== Record extracts ==
□ □ □ □ □ □ □

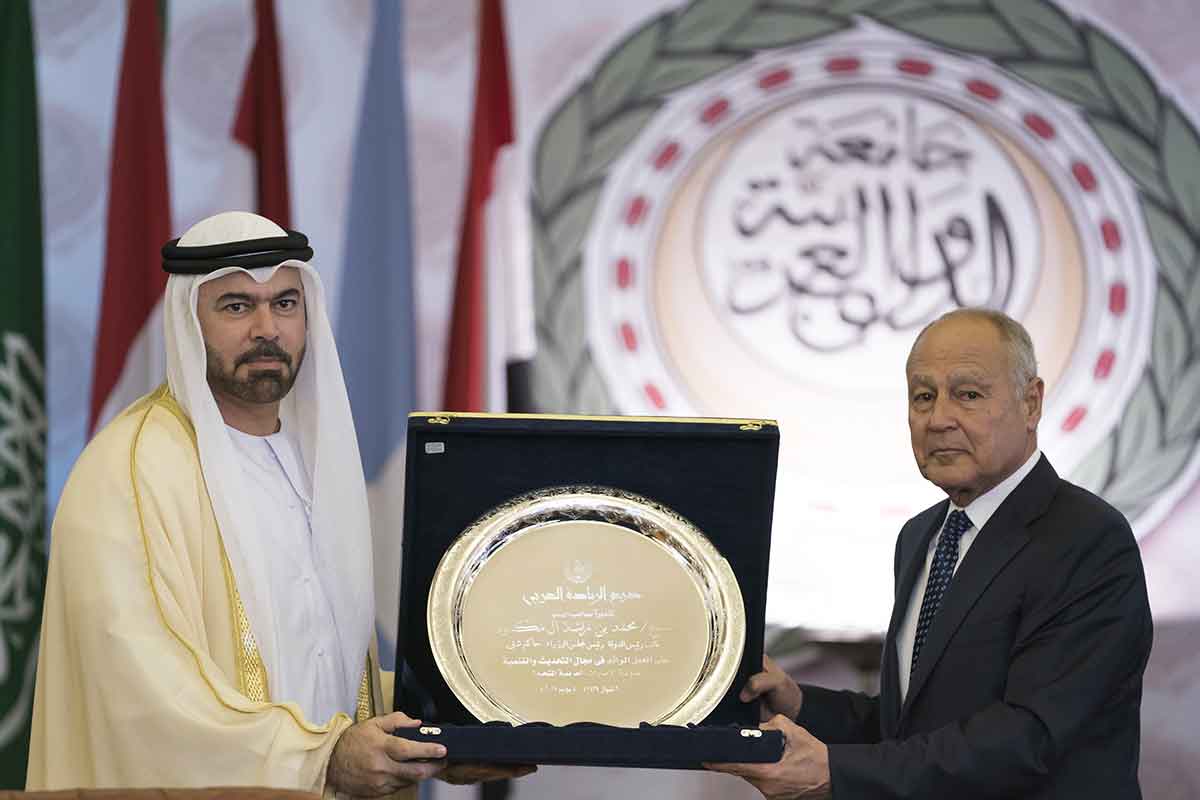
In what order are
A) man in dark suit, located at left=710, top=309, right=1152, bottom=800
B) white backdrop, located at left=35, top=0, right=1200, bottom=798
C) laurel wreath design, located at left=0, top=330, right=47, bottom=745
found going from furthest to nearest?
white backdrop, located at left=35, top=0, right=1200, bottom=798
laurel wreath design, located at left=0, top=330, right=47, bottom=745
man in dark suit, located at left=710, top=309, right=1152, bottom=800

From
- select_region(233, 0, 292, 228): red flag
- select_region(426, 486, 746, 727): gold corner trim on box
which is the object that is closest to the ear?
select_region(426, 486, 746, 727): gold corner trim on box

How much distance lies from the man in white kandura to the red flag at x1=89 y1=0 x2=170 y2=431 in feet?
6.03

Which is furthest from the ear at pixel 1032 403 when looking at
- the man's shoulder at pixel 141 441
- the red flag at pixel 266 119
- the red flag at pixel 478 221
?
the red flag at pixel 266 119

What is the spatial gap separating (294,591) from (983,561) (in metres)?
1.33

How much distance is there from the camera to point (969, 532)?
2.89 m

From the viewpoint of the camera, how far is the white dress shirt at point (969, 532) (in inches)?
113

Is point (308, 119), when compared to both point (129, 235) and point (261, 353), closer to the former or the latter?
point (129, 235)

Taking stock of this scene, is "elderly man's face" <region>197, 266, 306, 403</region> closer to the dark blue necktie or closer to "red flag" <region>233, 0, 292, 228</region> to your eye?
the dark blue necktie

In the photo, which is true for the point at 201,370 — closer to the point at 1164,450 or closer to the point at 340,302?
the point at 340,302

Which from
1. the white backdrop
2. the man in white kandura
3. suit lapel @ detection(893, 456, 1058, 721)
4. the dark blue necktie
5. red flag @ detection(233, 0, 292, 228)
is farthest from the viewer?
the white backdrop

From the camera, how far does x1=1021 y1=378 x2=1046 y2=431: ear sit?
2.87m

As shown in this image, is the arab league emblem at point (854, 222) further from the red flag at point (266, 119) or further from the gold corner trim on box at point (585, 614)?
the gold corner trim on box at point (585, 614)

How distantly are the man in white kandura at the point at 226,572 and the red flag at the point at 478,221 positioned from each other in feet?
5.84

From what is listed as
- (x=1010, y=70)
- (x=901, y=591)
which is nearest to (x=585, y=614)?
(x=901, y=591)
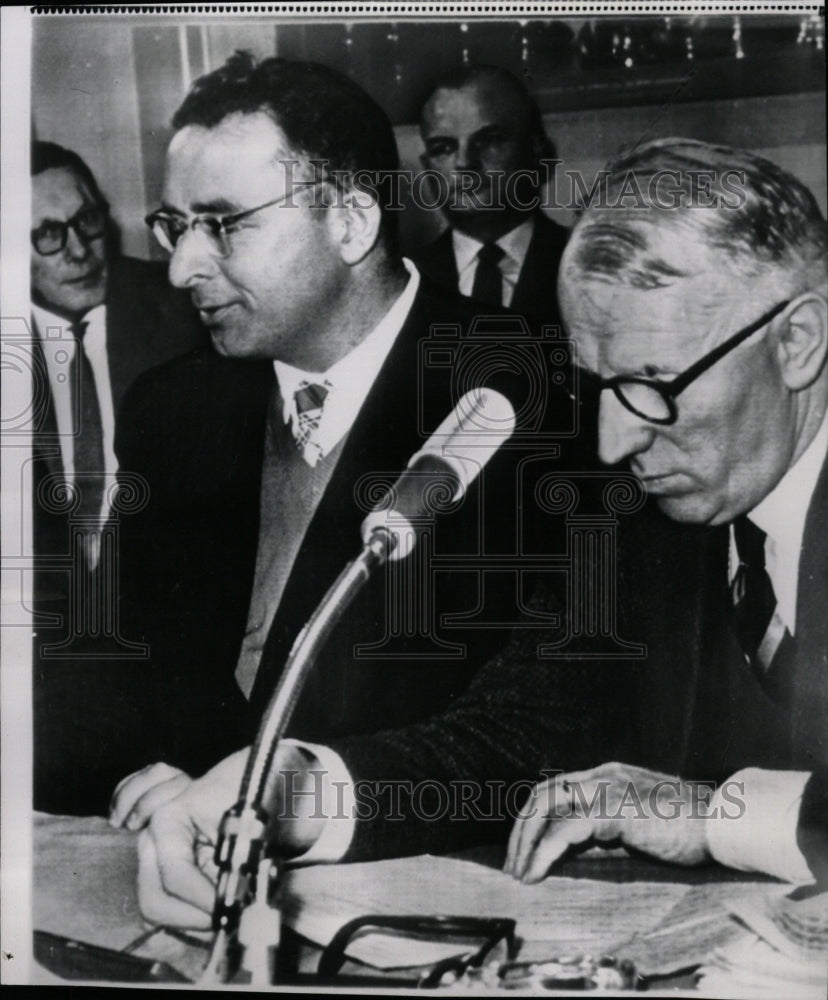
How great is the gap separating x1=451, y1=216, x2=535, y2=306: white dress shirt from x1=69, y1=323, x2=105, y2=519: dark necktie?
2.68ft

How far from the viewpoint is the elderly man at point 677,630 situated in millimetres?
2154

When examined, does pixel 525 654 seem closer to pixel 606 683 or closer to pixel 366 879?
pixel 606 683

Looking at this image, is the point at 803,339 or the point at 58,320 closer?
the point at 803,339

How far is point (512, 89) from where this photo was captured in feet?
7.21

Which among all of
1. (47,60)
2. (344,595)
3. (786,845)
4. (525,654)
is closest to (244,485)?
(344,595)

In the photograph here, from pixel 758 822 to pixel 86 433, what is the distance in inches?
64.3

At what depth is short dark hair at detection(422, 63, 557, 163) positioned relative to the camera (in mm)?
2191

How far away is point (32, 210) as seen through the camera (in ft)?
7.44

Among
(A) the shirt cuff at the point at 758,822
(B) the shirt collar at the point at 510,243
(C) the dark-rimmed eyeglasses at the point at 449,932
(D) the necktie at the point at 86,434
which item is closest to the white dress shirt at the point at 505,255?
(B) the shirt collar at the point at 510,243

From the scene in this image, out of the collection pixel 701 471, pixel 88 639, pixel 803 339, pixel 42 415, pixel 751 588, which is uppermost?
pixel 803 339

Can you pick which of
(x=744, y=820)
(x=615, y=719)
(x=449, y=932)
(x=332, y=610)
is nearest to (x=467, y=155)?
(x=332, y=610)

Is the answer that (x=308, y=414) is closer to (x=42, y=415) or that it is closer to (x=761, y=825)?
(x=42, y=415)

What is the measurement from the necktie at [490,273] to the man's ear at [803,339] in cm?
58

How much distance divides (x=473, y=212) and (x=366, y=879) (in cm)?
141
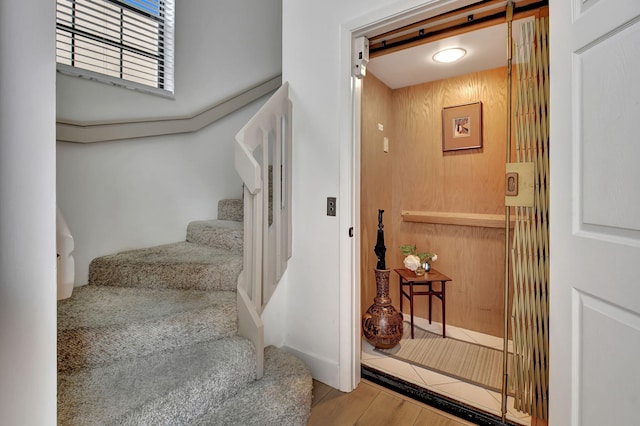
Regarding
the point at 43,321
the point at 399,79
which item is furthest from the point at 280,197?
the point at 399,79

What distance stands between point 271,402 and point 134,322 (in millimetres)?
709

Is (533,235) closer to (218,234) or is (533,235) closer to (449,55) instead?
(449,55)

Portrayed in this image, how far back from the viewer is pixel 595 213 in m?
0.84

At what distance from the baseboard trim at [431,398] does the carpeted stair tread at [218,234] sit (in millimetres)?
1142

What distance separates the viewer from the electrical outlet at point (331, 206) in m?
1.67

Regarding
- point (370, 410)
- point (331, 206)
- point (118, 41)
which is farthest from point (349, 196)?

□ □ □ □ □ □ □

== Exercise instructions ==
Retype, word for word, the lines from the one with "How far away" through the last line of the entries above, and only those lines. Leave pictures out.

== Answer to this task ==
How far away is point (32, 210) as seen through the camera (in ft)?
7.44

Among
(A) the shirt cuff at the point at 758,822
(B) the shirt collar at the point at 510,243
(C) the dark-rimmed eyeglasses at the point at 449,932
(D) the necktie at the point at 86,434
which item is closest to the white dress shirt at the point at 505,255?
(B) the shirt collar at the point at 510,243

From the scene in this image, out of the collection pixel 701 471, pixel 88 639, pixel 803 339, pixel 42 415, pixel 751 588, which is uppermost?
pixel 803 339

Can you pick which of
(x=744, y=820)
(x=615, y=719)
(x=449, y=932)
(x=332, y=610)
is nearest to (x=467, y=155)?
(x=332, y=610)

Is the answer that (x=308, y=414) is closer to (x=42, y=415) or that it is closer to (x=761, y=825)?
(x=42, y=415)

What is the measurement from the necktie at [490,273] to the man's ear at [803,339] in cm?
58

How much distance divides (x=473, y=212) and (x=366, y=879) (in cm)?
141
Regarding
the point at 43,321
the point at 399,79
which item is furthest from the point at 280,197?
the point at 399,79

What distance stands between point 271,402 and point 134,322 (in millimetres)?
709

Is (533,235) closer to (218,234) or is (533,235) closer to (449,55) instead?
(449,55)

Portrayed in this image, how far back from the viewer is pixel 595 213 in m?
0.84

At what distance from the baseboard trim at [431,398] does the carpeted stair tread at [218,234] sit (in millimetres)?
1142

What distance separates the viewer from the electrical outlet at point (331, 206) in m?
1.67

Regarding
- point (370, 410)
- point (331, 206)
- point (118, 41)
which is farthest from point (349, 196)?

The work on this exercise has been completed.